Исходный текст
####
ЭНЦИКЛОПЕДИЯ ЗЕМЛИ ВЯТ-СКОЙ
Опубликовано в журнале Новый Мир, номер 8, 1995
МАРК ФРЕЙДКИН. Опыты. М. “Carte blanche”. 1994. 398 стр.
Эту книгу я прочитал залпом и, пока читал, все восхищался и никак не мог понять, что же я, наконец, читаю, что же это за поток такой льется на меня, почему я обезоружен?! Это другая книга, совсем не такая, как прочие, она живая в полном смысле слова, потому что автор является героем, а герой автором, как будто в окно больничной палаты вошел к тебе Мастер и начал свой сокровенный рассказ. О чем? Обо всем, что придет на ум, без подготовки, без задней мысли, все как на духу. Все ли? О, есть такие тайны в человеке, что о них под дулом пистолета не расскажешь! Исповедь невозможна. Может быть, поэтому Марка Фрейдкина потянуло в эту степь невозможностей?
####
Предоставленные строки

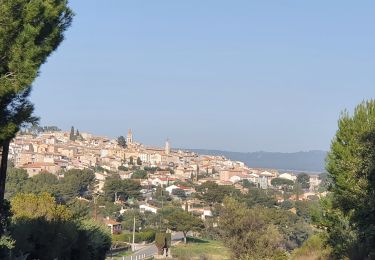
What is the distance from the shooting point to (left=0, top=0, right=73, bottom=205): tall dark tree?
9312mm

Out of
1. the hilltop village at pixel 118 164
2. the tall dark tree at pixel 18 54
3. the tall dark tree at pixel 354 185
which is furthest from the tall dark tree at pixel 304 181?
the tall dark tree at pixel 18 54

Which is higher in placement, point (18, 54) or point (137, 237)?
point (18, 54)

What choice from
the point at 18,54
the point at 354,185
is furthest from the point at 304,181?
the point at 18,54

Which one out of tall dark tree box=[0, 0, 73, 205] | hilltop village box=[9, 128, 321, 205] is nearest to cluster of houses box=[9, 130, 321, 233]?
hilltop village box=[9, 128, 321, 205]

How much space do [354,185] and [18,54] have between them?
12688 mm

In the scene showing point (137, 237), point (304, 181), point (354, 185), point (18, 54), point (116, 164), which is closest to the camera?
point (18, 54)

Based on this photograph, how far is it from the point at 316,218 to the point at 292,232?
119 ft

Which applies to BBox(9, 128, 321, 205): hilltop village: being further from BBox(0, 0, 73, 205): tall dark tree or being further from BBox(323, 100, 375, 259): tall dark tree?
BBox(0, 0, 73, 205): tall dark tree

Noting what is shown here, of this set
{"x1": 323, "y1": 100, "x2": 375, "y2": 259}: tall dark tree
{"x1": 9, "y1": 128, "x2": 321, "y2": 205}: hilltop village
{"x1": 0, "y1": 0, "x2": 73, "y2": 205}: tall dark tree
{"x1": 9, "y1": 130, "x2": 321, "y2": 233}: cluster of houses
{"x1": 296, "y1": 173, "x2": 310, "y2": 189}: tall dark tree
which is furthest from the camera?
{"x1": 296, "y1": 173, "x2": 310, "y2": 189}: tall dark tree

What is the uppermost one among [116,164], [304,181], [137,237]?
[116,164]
####
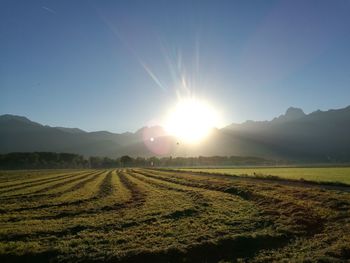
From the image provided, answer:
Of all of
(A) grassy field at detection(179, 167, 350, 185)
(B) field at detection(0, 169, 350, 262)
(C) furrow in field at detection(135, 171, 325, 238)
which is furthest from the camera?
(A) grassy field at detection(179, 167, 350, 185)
####
Что нужно
Выпишите из исходного текста без изменений отрывок от слов «Эту книгу я» до слов «эту степь невозможностей?» включительно.

Решение задания
Эту книгу я прочитал залпом и, пока читал, все восхищался и никак не мог понять, что же я, наконец, читаю, что же это за поток такой льется на меня, почему я обезоружен?! Это другая книга, совсем не такая, как прочие, она живая в полном смысле слова, потому что автор является героем, а герой автором, как будто в окно больничной палаты вошел к тебе Мастер и начал свой сокровенный рассказ. О чем? Обо всем, что придет на ум, без подготовки, без задней мысли, все как на духу. Все ли? О, есть такие тайны в человеке, что о них под дулом пистолета не расскажешь! Исповедь невозможна. Может быть, поэтому Марка Фрейдкина потянуло в эту степь невозможностей?